Two distinct uncertainty calculations run alongside every result. Absolute uncertainty reflects the realistic spread on a single scenario's total. Comparative uncertainty is much narrower because shared modeling assumptions cancel between scenarios — this is why "scenario A is 70% lower than scenario B" can be very-high-confidence even when each absolute value has a ±20% range.
Per-component uncertainty bands (one-sigma, expressed as fraction of central):
| Component | σabsolute | σcomparative |
|---|---|---|
| Operational energy use | ±10% | ±5% |
| Grid carbon factor | ±5% | ±2% |
| Envelope embodied | ±15% | ±10% |
| PV embodied | ±15% | ±8% |
| PV generation | ±15% | ±10% |
| Non-envelope embodied | ±30% | ±20% |
Statistical approach follows ISO 14044 §4.4.4 (uncertainty analysis), EPA WBLCA Guide (2019) §5.3 (comparative LCA noise floor), and standard practice for comparative residential LCA where shared boundary conditions reduce relative uncertainty. The 1.645σ multiplier corresponds to the 90% confidence interval assuming approximately normal error distribution on independent component uncertainties. The cost-uncertainty band (Step 10) is treated separately because rate-trajectory uncertainty is correlated across all scenarios (they share the same future utility-rate assumption); paired low-vs-low and high-vs-high comparisons are used for the savings range.
The list below is comprehensive and intentionally transparent. Items are flagged either as known omissions (a feature not yet implemented), simplifications (an approximation chosen for tractability), or directional biases (a known under- or over-estimate of a specific quantity). Items are listed in approximate order of magnitude of effect on the whole-life total.
These limitations are tracked openly because the tool's value comes from being honest about what it does and doesn't model. Most items above are planned improvements; some (e.g., constant grid carbon) are conservative simplifications that bias the tool against electrification, so fixing them strengthens rather than weakens the case for low-carbon design.
The vertical bar at year 30 shows the 90% confidence interval on the absolute total. This is wider than the single number suggests because non-envelope materials, equipment, and finish choices have real product-level spread that this tool doesn't try to nail down precisely. A 200 t result might be 170–230 t in reality.
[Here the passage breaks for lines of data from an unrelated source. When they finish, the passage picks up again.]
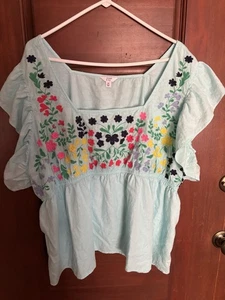 Crown & Ivy 4X Bauern Boho bestickt Blumen Leinenmischung Top EUC - Bild 1 von 8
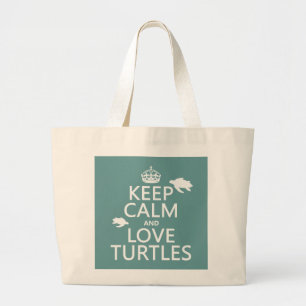 Bolso De Tela Gigante Guarde la calma y ame las tortugas
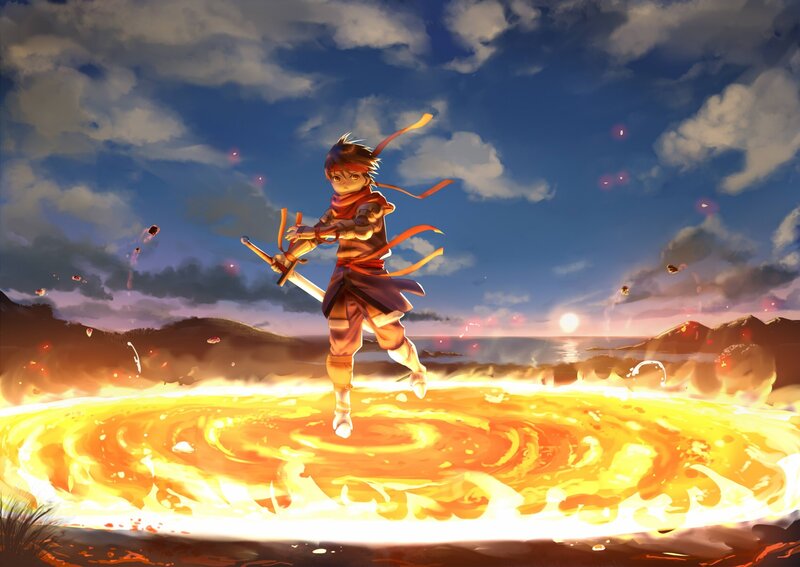 young warrior on fire circle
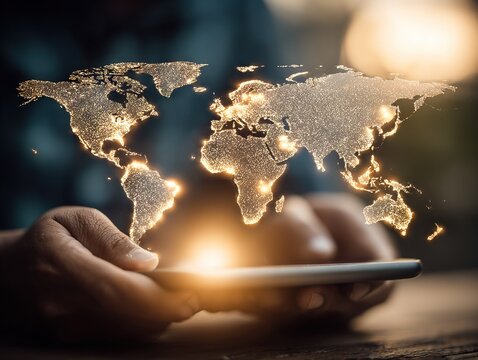 Glowing world map emerging from a digital tablet, symbolizing global connectivity, modern communication, and the power of mobile technology
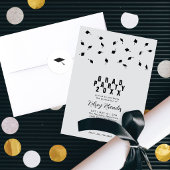 Cap Toss Pink & Blush Graduation Announcement Kaart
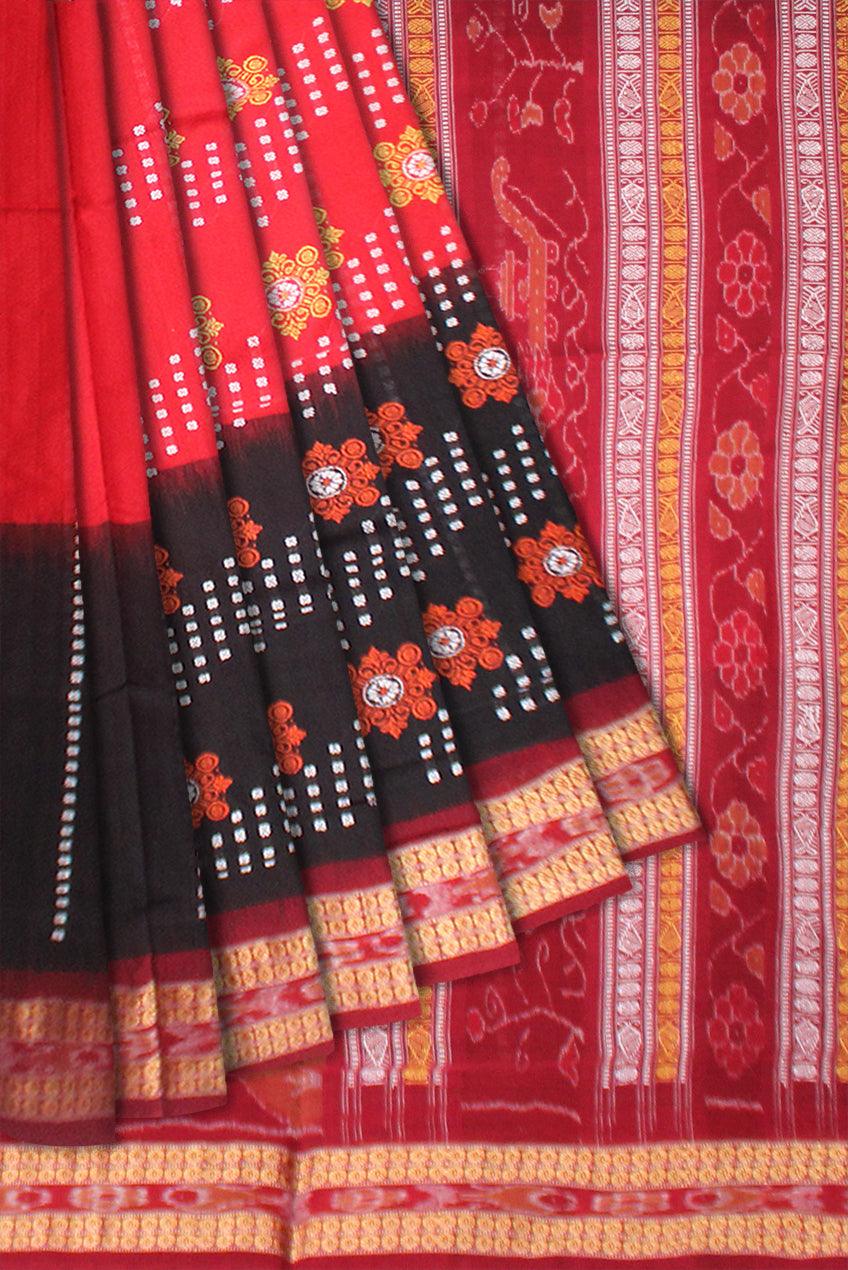 BLACK AND RED COLOR FLOWER PRINT  COTTON SAREE , WITH BLOUSE PIECE. - Koshali Arts & Crafts Enterprise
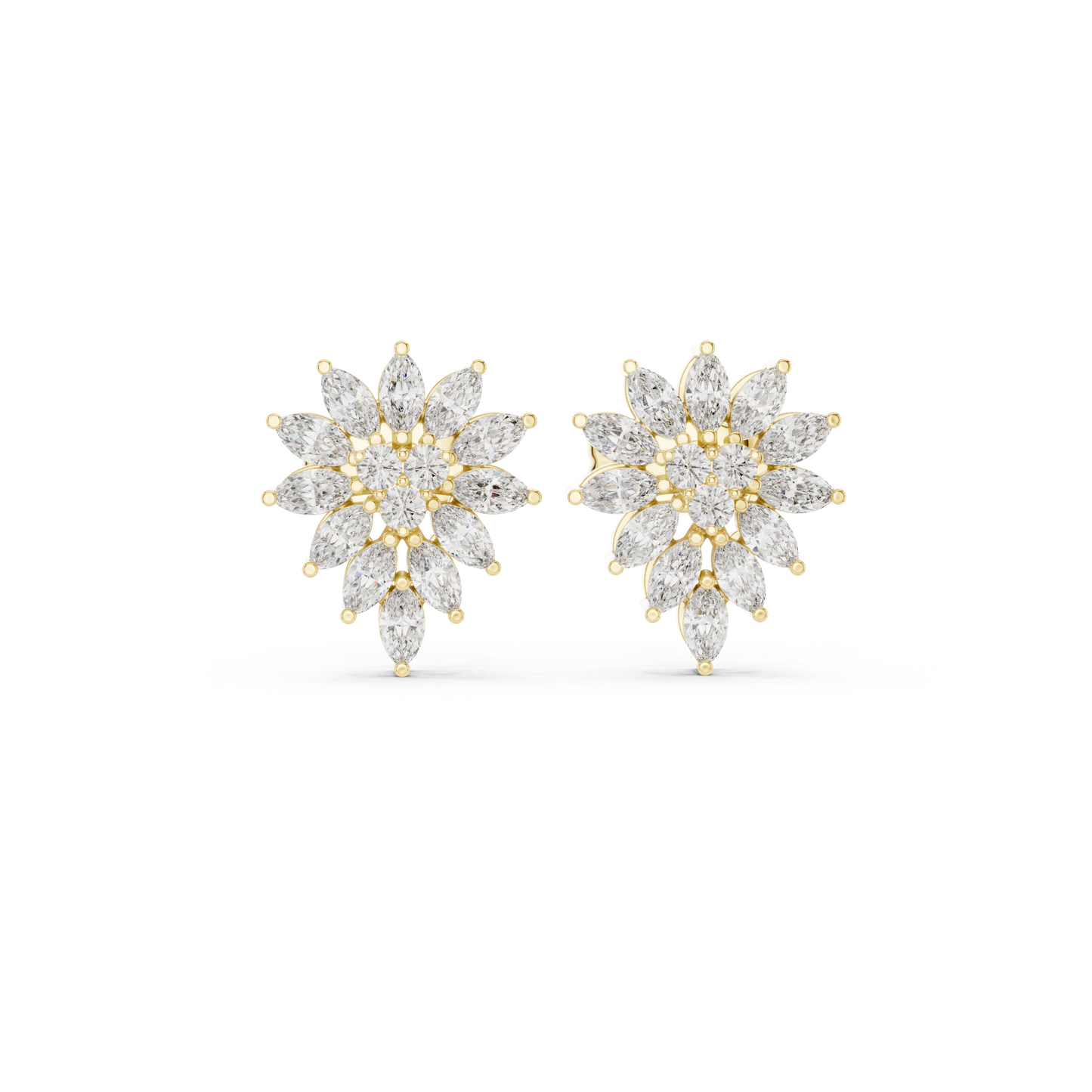 Round/Mrq Cut Dimound Earring 14 K Yellow Gold Earring For Wommen - pure carat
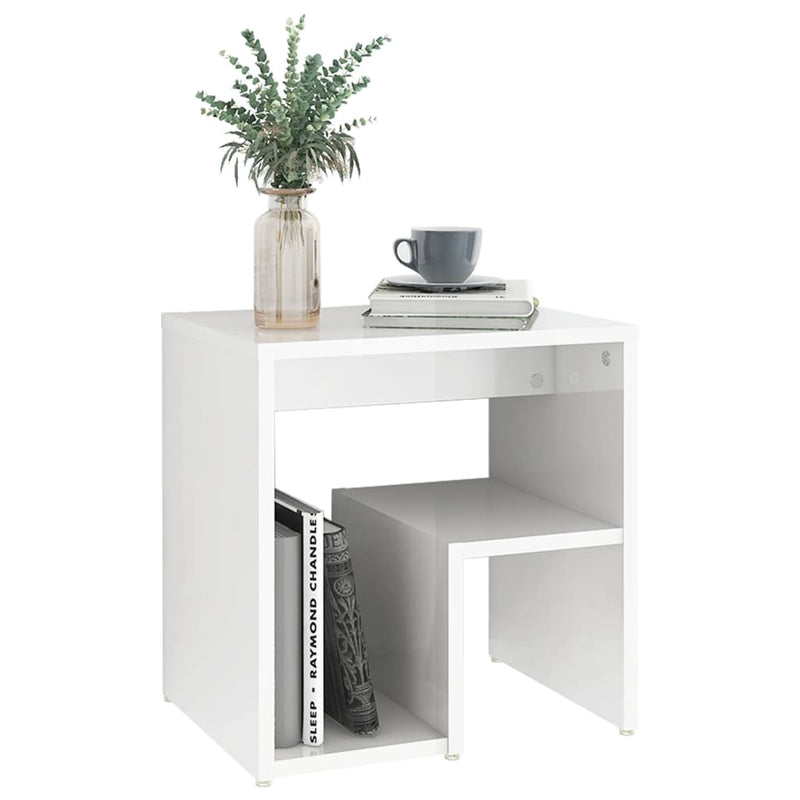 vidaXL 2 db magasfényű fehér szerelt fa éjjeliszekrény 40 x 30 x 40 cm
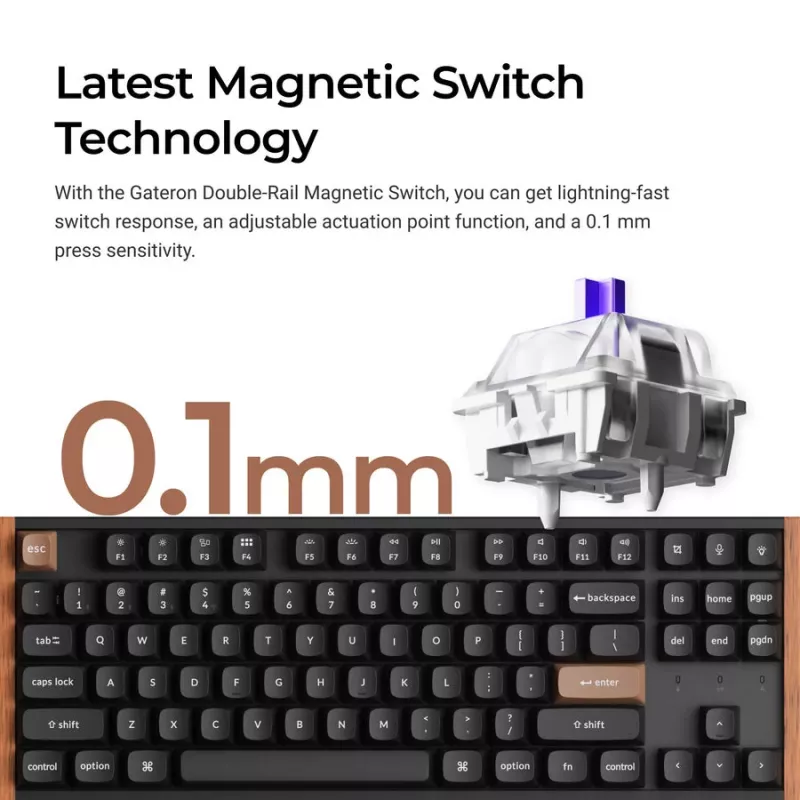 Keychron K8H-F1 75% Teclado gaming magnético de madera Negro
That's not a flaw in the engine — it's an honest representation of what the data supports.
When comparing scenarios, the same modeling assumptions affect both — so the difference between them is much more reliable than the absolute values. "Very high confidence" means the gap is so large (3+ standard deviations) that the ranking is unambiguous. "Within modeling noise" means the difference falls within the inherent spread of the assumptions — the two scenarios are effectively a tie.